Dia menjelaskan, khusus pengaturan PPKM Jawa-Bali, penyesuaian dilakukan pada jam operasional restoran/rumah makan yang mulai beroperasi pada malam hari. Fasilitas tersebut dapat beroperasi hingga pukul 02.00.
Adapun kapasitas pengunjung dibatasi hanya 75 persen untuk daerah yang masuk dalam PPKM Level 2. Akan tetapi, bagi daerah yang berada pada PPKM Level 1, dapat melayani konsumen hingga kapasitas 100 persen.

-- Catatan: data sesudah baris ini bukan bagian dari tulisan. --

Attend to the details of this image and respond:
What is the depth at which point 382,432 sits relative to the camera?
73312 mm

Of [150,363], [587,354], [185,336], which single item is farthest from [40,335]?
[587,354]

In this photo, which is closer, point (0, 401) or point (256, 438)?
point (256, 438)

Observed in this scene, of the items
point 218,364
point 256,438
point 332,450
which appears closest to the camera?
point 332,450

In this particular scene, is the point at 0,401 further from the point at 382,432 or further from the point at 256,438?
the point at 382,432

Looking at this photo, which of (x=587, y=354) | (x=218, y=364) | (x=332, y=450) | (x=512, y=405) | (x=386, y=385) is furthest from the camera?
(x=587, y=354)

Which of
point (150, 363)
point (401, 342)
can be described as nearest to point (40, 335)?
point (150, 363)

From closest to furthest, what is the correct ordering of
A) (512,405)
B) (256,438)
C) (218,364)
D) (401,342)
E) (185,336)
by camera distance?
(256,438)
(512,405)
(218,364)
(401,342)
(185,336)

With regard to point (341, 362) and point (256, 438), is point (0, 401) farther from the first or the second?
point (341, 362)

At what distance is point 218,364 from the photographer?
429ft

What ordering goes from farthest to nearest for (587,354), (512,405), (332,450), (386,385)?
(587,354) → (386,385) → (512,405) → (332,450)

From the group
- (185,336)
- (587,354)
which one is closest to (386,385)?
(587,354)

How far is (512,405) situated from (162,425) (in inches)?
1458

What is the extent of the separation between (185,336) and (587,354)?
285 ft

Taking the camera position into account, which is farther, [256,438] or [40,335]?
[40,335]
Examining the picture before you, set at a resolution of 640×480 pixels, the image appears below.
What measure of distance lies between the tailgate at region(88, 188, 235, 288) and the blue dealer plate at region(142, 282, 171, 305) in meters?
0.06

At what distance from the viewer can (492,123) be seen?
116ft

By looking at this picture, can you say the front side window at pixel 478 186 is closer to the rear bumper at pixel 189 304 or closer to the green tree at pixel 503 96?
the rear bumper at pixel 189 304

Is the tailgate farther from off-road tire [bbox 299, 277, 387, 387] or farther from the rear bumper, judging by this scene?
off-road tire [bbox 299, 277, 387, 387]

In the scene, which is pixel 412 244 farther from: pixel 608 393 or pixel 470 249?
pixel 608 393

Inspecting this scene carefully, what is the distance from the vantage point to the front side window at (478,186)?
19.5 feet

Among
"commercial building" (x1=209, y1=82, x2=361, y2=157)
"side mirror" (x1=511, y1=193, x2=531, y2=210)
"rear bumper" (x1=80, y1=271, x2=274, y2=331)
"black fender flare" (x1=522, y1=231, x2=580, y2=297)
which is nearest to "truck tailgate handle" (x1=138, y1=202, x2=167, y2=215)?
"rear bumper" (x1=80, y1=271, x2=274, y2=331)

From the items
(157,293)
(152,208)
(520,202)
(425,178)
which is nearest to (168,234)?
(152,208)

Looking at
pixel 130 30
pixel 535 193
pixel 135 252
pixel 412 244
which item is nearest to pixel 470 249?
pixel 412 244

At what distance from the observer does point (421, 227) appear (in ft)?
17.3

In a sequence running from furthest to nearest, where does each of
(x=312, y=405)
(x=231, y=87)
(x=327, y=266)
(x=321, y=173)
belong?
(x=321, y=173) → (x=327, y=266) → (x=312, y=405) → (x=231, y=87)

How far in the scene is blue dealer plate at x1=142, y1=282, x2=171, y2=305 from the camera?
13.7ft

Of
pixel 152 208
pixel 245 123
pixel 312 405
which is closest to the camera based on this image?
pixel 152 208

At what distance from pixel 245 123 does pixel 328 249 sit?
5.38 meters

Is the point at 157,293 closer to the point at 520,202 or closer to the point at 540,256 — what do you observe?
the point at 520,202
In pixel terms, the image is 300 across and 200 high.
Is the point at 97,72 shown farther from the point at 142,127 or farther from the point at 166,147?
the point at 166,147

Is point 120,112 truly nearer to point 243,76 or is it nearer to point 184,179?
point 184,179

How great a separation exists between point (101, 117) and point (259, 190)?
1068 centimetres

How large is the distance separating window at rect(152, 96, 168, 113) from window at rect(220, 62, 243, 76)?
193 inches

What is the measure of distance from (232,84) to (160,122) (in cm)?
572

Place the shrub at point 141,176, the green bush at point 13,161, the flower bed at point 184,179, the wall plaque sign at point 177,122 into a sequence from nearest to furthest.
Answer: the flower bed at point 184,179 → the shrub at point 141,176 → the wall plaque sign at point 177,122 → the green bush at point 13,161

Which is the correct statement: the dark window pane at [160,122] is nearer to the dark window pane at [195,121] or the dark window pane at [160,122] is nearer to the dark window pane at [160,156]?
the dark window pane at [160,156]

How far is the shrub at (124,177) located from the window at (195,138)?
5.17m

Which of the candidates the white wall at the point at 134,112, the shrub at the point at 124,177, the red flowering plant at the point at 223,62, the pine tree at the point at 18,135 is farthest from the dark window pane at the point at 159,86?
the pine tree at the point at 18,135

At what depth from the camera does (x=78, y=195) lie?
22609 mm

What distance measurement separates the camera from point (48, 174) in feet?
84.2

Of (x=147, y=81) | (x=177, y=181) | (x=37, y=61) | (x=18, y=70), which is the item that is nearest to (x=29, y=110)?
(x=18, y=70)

“Kapasitas tersebut juga berlaku untuk kegiatan resepsi pernikahan, tetapi dengan ketentuan tidak mengadakan makan di tempat,” tandas Safrizal.
Dia menegaskan, dalam perpanjangan PPKM Jawa-Bali, aturan terkait syarat menunjukkan hasil negatif PCR maupun antigen untuk beberapa kegiatan ditiadakan.
Hal itu seperti pada pelaksanaan kompetisi olahraga, baik untuk seluruh pemain, ofisial, kru media, staf pendukung, hingga penonton.